Startpoint: Ventosa; Endpoint: Ciruena; Distance walked: 26km; Steps taken: 34,662.
We passed a few distance markers today. We’ve done about 210km since leaving St Jean Pied de Port 10 days ago, and I have 570km left to go to Santiago. Dad only has about 80km left to go before Burgos – the lucky so and so.
Over the past few days, we’ve discussed a variety of subjects. These have included Belgium’s colonial history; the politics and scandals of the Irish set-dancing community; the economics of wine and comparisons between Irish, German, and Spanish retails prices and taxation models; the difficulties in driving an Irish registered the wrong way around a roundabout in Portugal in the 1970s; the story behind the authorisation of the shrine of Knock; and the legal considerations of Intellectual Property Rights, including copyright, trademarks and patents, but focussing on the balance between author’s copyright and commentators’ right to reply. It’s all riveting.

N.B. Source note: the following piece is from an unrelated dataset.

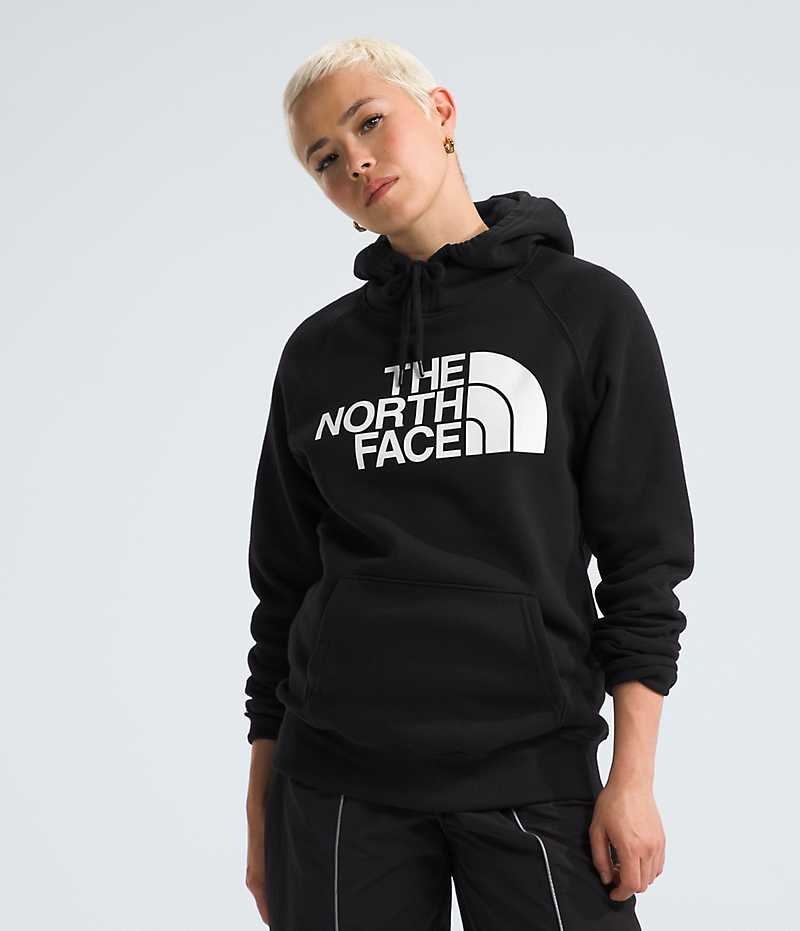 Sweat a Capuche The North Face Half Dome Pullover Femme Noir | PARIS ANULW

We’re staying in a private hostel tonight. The landlord is making a super-human effort to make everyone single weary traveller feel personally unwelcome. There are abstract paintings covering all of the walls by someone called Petrus. I have decided based on zero available evidence that Petrus is the grumpy landlord. Failed artists have never achieved anything, have they?
One of the paintings on the wall is actually not too bad. It’s an oil painting of a Venice canal. It’s not by Petrus.
Our room is fine. We are sharing a 4-bed room with a couple in their 50s. When Dad walked into the room earlier, the lady was on the top bunk in her underwear stretching her legs to the ceiling. A little later, the man managed to combine a loud snore with a louder cough to make a sound I had never heard before. It made me think of two tubas french-kissing.
The common area of the hostel looks a little unfinished. The ceiling is made of raw grey breeze blocks and is held up by steel girders. Some of the blocks have been adapted to allow the plumbing through. There is a very clever system in place now where the people in the common know when the upstairs loo is free by hearing the toilet waste flow over their heads and down the wall just by their ears. It’s obviously a very effluent place. Or possibly affluent. I’ve forgotten my words.
On the road today, we passed another fig tree and I snaffled a few. They were so ripe they fell off the tree as soon as I touched them. The skin came away easily and the fruit was sweet and soft and rich. I gave my Dad one to try too. A little further down the track, we passed a walnut tree. I used my walking stick (the end without the compass) to knock some walnuts to the ground, but the nut inside was black and rotten. Later on again, we passed acres and acres of turnips. We didn’t steal any turnips.
We came to the local bar to have dinner. We order two beers to start things off and then another two to keep us going until the food arrived. It turns out the kitchen doesn’t open for another two hours, so it is becoming possible that many more beers will be had. We met a Brazilian man and now comparing the property markets in Brazil and Ireland. They’re different.